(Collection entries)

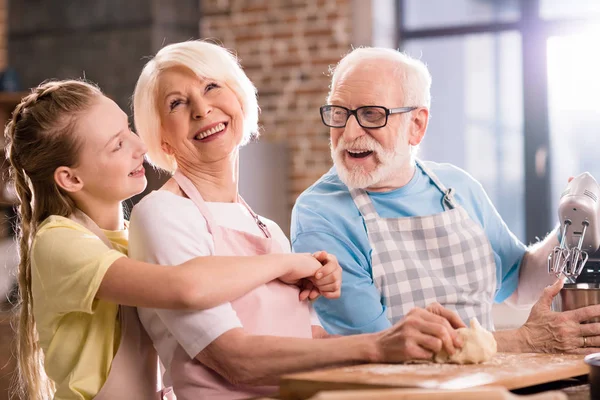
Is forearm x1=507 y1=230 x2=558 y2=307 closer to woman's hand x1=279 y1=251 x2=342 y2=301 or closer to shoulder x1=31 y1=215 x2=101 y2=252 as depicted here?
woman's hand x1=279 y1=251 x2=342 y2=301

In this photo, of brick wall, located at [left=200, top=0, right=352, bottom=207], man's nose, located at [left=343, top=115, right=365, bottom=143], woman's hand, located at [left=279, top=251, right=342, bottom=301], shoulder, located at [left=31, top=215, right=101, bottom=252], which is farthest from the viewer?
brick wall, located at [left=200, top=0, right=352, bottom=207]

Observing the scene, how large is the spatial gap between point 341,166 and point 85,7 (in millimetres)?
3577

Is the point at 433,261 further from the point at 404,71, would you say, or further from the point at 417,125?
the point at 404,71

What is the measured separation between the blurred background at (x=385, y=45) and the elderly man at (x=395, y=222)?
2.46m

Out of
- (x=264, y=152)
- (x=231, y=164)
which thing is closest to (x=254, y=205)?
(x=264, y=152)

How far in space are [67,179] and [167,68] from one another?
359mm

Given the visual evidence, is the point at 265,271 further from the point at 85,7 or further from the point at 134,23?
the point at 85,7

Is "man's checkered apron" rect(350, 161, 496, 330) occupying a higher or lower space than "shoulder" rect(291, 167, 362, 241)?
lower

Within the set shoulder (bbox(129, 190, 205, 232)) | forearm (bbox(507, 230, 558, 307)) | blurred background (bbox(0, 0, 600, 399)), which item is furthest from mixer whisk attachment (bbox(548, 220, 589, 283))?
blurred background (bbox(0, 0, 600, 399))

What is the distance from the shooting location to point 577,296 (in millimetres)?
2051

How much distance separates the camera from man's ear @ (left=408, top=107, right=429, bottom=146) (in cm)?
256

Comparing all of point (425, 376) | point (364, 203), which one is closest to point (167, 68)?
point (364, 203)

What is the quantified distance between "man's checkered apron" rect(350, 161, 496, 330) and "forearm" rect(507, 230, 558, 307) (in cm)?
12

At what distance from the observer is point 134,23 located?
5281 millimetres
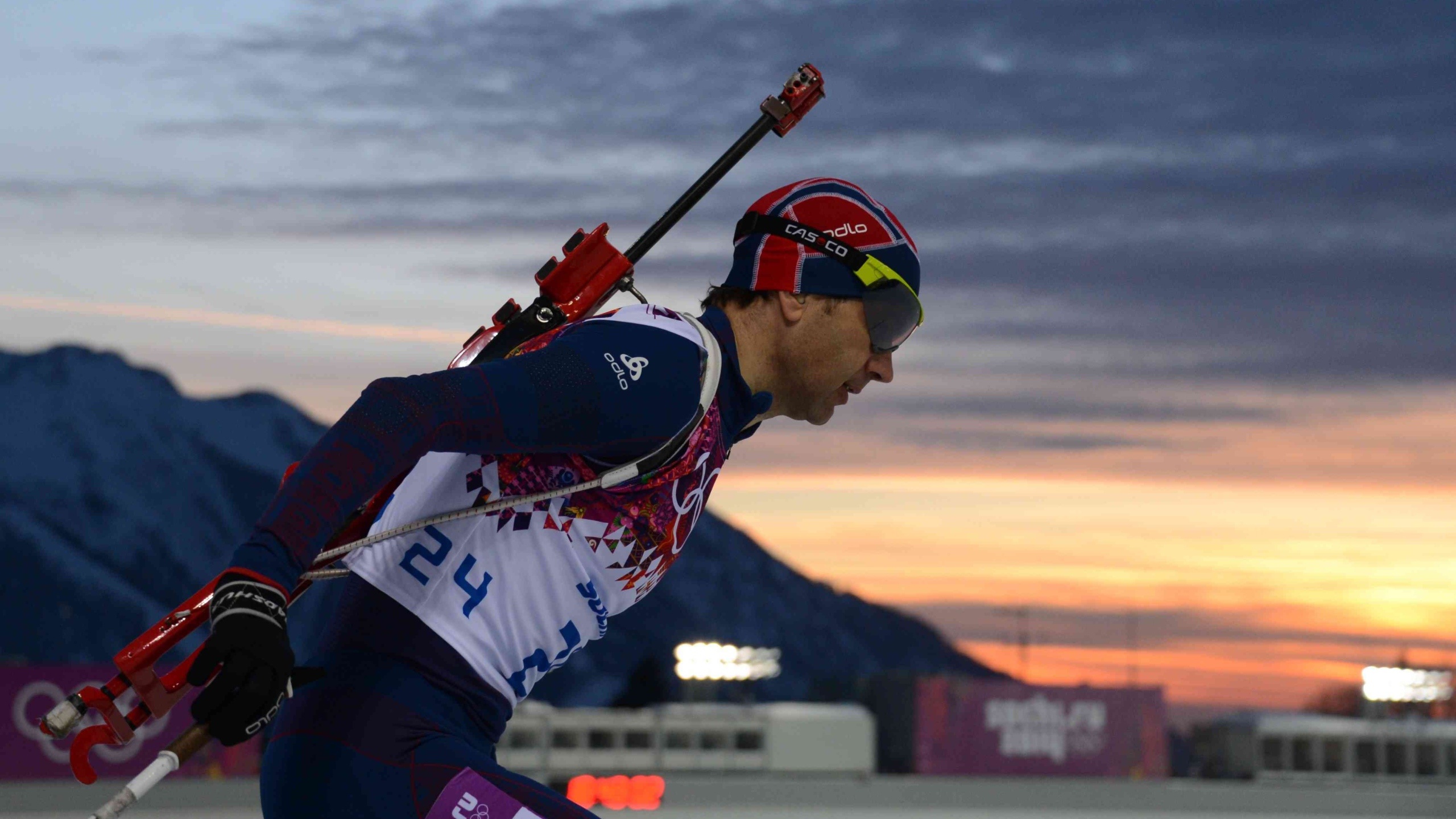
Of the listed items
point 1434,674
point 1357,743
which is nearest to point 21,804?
point 1357,743

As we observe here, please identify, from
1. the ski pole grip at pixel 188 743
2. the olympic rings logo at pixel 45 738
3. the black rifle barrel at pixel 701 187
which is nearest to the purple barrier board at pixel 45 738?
the olympic rings logo at pixel 45 738

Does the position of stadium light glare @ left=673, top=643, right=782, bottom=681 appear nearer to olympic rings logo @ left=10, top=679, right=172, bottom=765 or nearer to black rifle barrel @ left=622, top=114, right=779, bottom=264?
olympic rings logo @ left=10, top=679, right=172, bottom=765

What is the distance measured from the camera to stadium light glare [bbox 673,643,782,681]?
169 ft

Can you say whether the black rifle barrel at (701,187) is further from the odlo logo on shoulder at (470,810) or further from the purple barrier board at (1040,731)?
the purple barrier board at (1040,731)

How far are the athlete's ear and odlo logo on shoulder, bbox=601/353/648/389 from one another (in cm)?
58

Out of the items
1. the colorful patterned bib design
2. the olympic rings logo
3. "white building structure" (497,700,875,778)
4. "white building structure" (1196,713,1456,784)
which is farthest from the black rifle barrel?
"white building structure" (1196,713,1456,784)

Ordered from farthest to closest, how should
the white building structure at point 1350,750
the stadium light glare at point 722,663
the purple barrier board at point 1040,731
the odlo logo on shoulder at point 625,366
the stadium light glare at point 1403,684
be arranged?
the stadium light glare at point 1403,684 < the stadium light glare at point 722,663 < the white building structure at point 1350,750 < the purple barrier board at point 1040,731 < the odlo logo on shoulder at point 625,366

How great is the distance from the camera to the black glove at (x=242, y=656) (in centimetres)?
252

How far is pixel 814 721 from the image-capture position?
4550 centimetres

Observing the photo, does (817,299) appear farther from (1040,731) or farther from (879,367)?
(1040,731)

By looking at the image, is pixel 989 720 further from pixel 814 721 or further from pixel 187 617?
pixel 187 617

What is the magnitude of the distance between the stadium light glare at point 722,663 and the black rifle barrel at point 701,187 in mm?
47366

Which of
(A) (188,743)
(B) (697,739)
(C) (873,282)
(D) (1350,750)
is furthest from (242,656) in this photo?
(D) (1350,750)

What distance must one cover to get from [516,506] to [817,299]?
0.80m
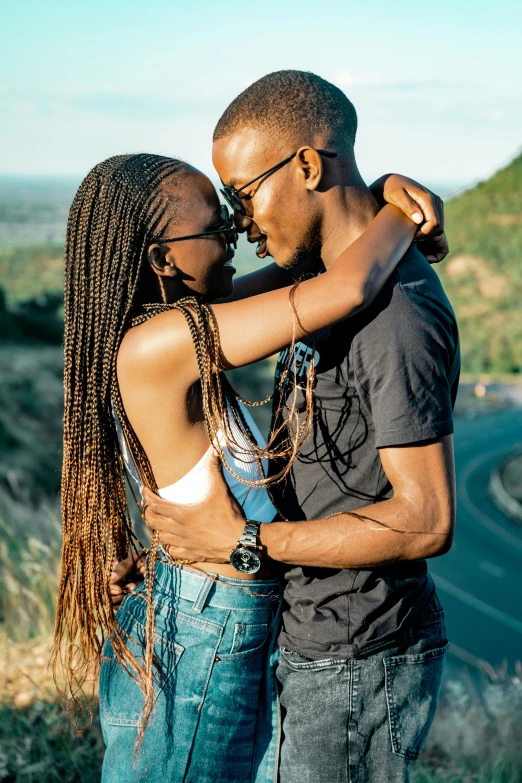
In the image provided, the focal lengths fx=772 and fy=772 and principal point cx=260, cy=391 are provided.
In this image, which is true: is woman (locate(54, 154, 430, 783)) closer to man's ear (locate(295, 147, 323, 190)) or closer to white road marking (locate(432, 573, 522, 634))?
man's ear (locate(295, 147, 323, 190))

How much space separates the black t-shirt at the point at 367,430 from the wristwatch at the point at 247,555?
0.20 meters

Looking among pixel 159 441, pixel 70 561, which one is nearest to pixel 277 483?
pixel 159 441

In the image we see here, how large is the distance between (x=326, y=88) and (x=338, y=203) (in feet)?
1.32

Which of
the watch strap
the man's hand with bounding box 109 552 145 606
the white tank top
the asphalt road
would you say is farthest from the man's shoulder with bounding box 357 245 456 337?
the asphalt road

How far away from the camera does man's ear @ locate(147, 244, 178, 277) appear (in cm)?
241

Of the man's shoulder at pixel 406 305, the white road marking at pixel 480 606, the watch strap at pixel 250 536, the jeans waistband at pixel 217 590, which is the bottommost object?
the white road marking at pixel 480 606

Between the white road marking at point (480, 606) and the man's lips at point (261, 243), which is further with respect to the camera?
the white road marking at point (480, 606)

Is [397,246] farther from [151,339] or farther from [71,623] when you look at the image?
[71,623]

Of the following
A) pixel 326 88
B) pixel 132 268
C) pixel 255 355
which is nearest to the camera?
pixel 255 355

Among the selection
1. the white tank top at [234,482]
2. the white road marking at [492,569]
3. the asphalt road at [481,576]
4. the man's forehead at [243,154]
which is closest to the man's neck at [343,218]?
the man's forehead at [243,154]

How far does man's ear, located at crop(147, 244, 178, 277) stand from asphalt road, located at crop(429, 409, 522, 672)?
1946 centimetres

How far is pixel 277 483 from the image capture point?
2.42 meters

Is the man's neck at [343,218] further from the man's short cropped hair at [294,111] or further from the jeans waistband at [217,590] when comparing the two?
the jeans waistband at [217,590]

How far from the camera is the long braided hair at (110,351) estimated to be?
7.60 feet
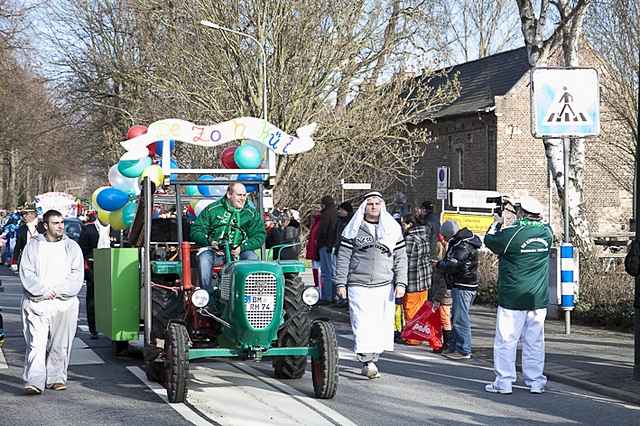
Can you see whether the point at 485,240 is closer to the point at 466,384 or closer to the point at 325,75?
the point at 466,384

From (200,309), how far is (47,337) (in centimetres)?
167

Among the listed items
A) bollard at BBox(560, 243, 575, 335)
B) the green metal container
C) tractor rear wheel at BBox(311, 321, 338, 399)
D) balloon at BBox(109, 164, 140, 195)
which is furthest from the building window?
tractor rear wheel at BBox(311, 321, 338, 399)

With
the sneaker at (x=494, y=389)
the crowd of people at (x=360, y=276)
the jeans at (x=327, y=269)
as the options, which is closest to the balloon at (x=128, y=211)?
the crowd of people at (x=360, y=276)

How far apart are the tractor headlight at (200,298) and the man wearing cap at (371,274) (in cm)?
184

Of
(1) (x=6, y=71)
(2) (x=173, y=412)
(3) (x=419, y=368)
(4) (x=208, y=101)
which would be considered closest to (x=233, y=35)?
(4) (x=208, y=101)

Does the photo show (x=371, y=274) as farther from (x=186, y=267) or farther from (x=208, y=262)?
(x=186, y=267)

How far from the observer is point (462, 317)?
13008 mm

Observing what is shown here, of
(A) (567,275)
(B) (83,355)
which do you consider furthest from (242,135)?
(A) (567,275)

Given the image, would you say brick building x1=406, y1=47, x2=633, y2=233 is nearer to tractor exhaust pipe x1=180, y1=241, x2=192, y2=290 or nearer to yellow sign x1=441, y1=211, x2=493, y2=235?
yellow sign x1=441, y1=211, x2=493, y2=235

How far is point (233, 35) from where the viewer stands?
2848 cm

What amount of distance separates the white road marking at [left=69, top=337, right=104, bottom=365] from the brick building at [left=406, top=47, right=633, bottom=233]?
2793cm

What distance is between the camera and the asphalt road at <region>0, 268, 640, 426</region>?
899cm

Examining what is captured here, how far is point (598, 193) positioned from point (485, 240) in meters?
34.9

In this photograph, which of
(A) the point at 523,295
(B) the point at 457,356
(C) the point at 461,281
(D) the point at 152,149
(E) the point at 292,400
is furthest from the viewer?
(B) the point at 457,356
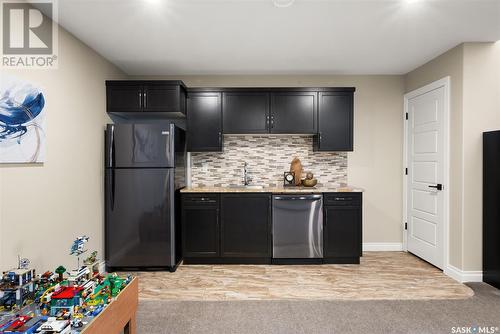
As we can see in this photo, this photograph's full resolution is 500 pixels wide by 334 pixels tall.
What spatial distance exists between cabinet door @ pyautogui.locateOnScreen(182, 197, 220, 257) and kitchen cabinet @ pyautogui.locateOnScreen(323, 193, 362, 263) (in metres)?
1.46

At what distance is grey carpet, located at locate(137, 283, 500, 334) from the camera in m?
2.23

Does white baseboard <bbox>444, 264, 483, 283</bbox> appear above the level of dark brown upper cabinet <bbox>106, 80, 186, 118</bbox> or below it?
below

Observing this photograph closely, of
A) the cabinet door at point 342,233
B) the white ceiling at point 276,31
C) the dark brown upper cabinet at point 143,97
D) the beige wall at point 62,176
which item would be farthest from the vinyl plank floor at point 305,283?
the white ceiling at point 276,31

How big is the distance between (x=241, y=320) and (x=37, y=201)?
2.04m

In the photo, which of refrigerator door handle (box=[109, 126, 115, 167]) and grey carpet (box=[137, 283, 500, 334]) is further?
refrigerator door handle (box=[109, 126, 115, 167])

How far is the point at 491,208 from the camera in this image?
2.95m

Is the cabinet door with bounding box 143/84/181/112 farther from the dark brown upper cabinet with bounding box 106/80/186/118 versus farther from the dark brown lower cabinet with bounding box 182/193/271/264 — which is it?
the dark brown lower cabinet with bounding box 182/193/271/264

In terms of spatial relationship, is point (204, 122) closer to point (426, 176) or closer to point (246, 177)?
point (246, 177)

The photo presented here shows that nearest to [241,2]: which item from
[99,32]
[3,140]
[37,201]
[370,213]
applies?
[99,32]

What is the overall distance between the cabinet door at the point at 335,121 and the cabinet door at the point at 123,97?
2.49 meters

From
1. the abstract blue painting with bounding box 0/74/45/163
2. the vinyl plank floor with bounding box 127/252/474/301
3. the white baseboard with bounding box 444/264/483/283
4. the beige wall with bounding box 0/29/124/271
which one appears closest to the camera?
the abstract blue painting with bounding box 0/74/45/163

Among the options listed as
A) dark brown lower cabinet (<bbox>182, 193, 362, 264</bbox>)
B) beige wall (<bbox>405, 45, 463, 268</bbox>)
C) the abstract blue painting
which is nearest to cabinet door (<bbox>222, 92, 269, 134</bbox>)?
dark brown lower cabinet (<bbox>182, 193, 362, 264</bbox>)

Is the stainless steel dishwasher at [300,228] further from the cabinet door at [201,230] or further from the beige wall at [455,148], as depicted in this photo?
the beige wall at [455,148]

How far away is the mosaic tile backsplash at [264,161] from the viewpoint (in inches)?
166
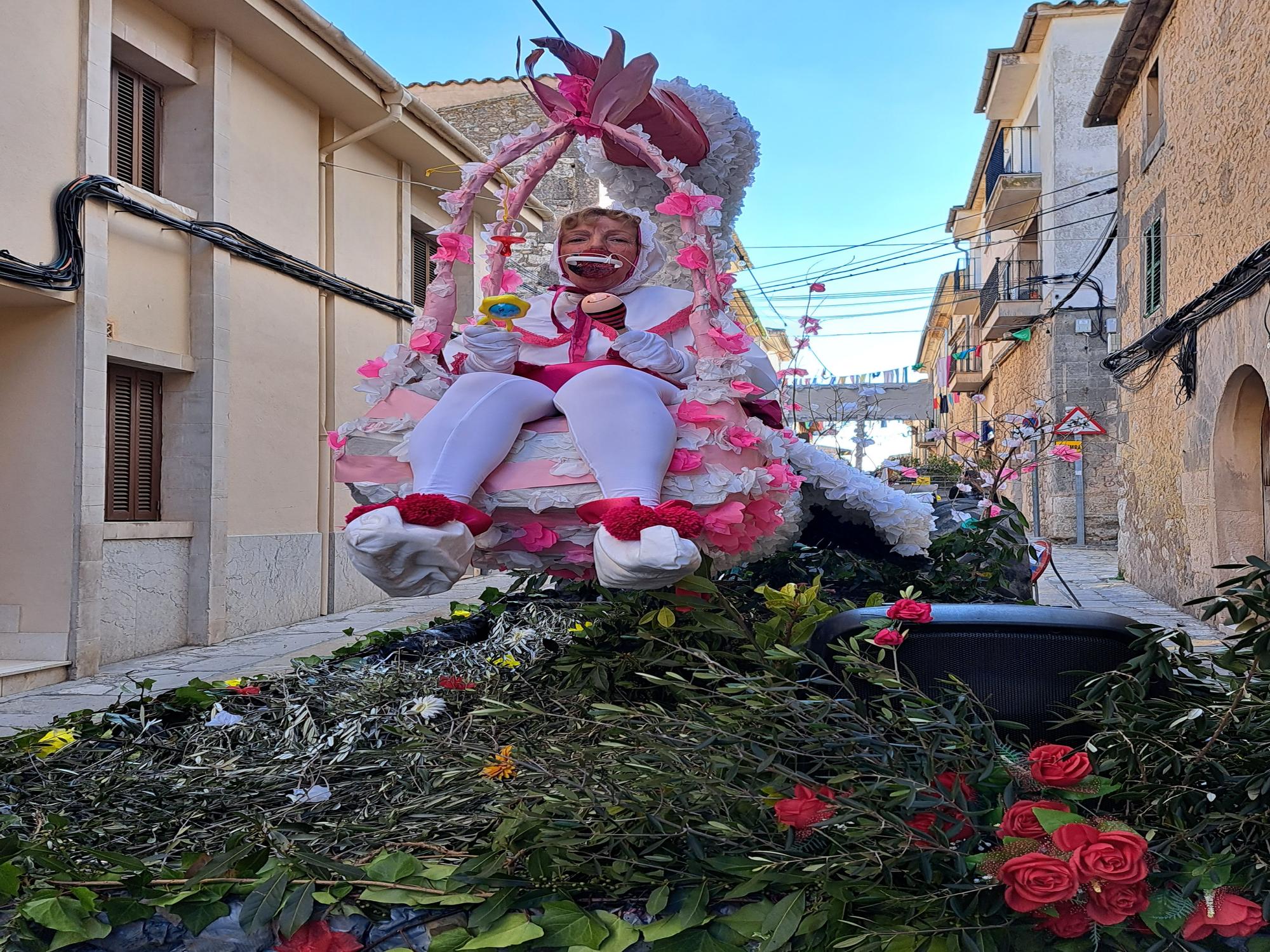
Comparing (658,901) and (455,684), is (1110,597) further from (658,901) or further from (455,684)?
(658,901)

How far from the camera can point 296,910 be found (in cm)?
164

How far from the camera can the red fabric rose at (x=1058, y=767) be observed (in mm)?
1594

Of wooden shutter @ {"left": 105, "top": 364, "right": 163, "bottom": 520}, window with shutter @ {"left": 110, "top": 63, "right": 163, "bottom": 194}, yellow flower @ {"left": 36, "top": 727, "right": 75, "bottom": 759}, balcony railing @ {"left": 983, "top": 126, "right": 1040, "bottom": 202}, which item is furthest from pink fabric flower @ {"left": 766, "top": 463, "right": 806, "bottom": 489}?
balcony railing @ {"left": 983, "top": 126, "right": 1040, "bottom": 202}

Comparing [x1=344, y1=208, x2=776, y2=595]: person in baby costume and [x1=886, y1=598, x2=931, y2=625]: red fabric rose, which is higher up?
[x1=344, y1=208, x2=776, y2=595]: person in baby costume

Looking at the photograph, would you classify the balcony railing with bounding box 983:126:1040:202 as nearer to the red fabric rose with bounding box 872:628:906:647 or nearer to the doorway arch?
the doorway arch

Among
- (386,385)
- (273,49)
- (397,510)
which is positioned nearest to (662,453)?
(397,510)

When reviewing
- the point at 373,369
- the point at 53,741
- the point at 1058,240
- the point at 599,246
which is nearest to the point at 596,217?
the point at 599,246

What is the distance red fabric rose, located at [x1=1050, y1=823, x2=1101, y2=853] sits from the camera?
140 cm

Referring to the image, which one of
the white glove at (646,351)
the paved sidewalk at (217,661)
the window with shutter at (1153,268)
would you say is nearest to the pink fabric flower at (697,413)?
the white glove at (646,351)

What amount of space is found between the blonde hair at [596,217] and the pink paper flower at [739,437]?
797 millimetres

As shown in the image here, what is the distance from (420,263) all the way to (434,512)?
9671 mm

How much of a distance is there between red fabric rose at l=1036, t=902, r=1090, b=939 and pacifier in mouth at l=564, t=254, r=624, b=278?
186 cm

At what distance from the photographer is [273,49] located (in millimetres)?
7723

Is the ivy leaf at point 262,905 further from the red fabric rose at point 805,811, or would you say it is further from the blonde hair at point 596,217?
the blonde hair at point 596,217
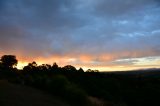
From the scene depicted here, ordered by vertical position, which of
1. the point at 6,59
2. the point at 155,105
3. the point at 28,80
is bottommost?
the point at 155,105

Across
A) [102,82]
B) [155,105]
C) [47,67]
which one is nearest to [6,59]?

- _Objective_
Each line from the one that contains "When reviewing" to the end of the listing must be quoted exactly; no other line and no picture belongs in the copy.

- _Result_
When reviewing
- the point at 373,369
- the point at 53,741
- the point at 1058,240
- the point at 599,246
which is nearest to the point at 596,217?
the point at 599,246

What is the distance red fabric rose, located at [x1=1050, y1=823, x2=1101, y2=853] sits from the camera?
140 cm

Referring to the image, which one of
the white glove at (646,351)
the paved sidewalk at (217,661)
the window with shutter at (1153,268)
would you say is nearest to the pink fabric flower at (697,413)?
the white glove at (646,351)

What amount of space is found between the blonde hair at [596,217] and the pink paper flower at [739,437]?
797 millimetres

As shown in the image here, what is the distance from (420,263) all the way to (434,512)?
9671 mm

How much of a distance is there between red fabric rose at l=1036, t=902, r=1090, b=939 and pacifier in mouth at l=564, t=254, r=624, b=278?
186 cm

At what distance from the photographer is [273,49] located (in millimetres)?
7723

Is the ivy leaf at point 262,905 further from the red fabric rose at point 805,811, or would you say it is further from the blonde hair at point 596,217?
the blonde hair at point 596,217
From the scene depicted here, ordered by vertical position, which of
1. the point at 6,59
2. the point at 155,105
3. the point at 28,80
is bottommost?
the point at 155,105

Across
A) [102,82]
B) [155,105]
C) [47,67]
which one is nearest to [6,59]?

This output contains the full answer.